• A modest USD uptick keeps a lid on the attempted recovery move. • Fading safe-haven demand further collaborates towards capping gains.
Gold surrendered a major part of its early modest gains and is currently placed in the neutral territory, around the 1313-12 region.
The precious metal did attempt to build on the previous session's late rebound from near one-week lows and gained some positive traction on the back of a mildly softer tone surrounding the US Treasury bond yields. The uptick, however, lacked any strong conviction and a combination of negative forces kept a lid on any meaningful up-move.
With investors looking past last week's dovish FOMC message, a follow-through US Dollar buying was seen as one of the key factors weighing on the dollar-denominated commodity. This coupled with improving risk sentiment further dampened the precious metal's safe-haven status and collaborated towards capping gains.

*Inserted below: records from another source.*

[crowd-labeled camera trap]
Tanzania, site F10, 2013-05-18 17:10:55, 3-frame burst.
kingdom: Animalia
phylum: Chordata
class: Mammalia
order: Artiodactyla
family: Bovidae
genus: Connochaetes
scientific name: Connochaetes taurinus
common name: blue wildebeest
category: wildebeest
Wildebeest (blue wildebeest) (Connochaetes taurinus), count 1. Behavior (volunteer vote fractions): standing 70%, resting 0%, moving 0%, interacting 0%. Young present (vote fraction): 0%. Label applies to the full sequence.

It would now be interesting to see if the non-yielding yellow metal is able to attract any fresh buying at lower levels or the current pull-back marks the end of the recent positive momentum witnessed over the past 5-1/2 month or so. Market participants now look forward to the release of the US ISM non-manufacturing PMI for some fresh impetus.
Technical levels to watch
Any meaningful slide below $1310 level is likely to find some support near the $1303 horizontal level and is closely followed by the $1300 psychological mark, which if broken might prompt some additional weakness further towards $1294-93 support area. On the flip side, the $1316-17 area now seems to have emerged as an immediate resistance, above which the commodity is likely to retest $1321 supply zone before eventually darting towards nine-month tops, around the $1326 region.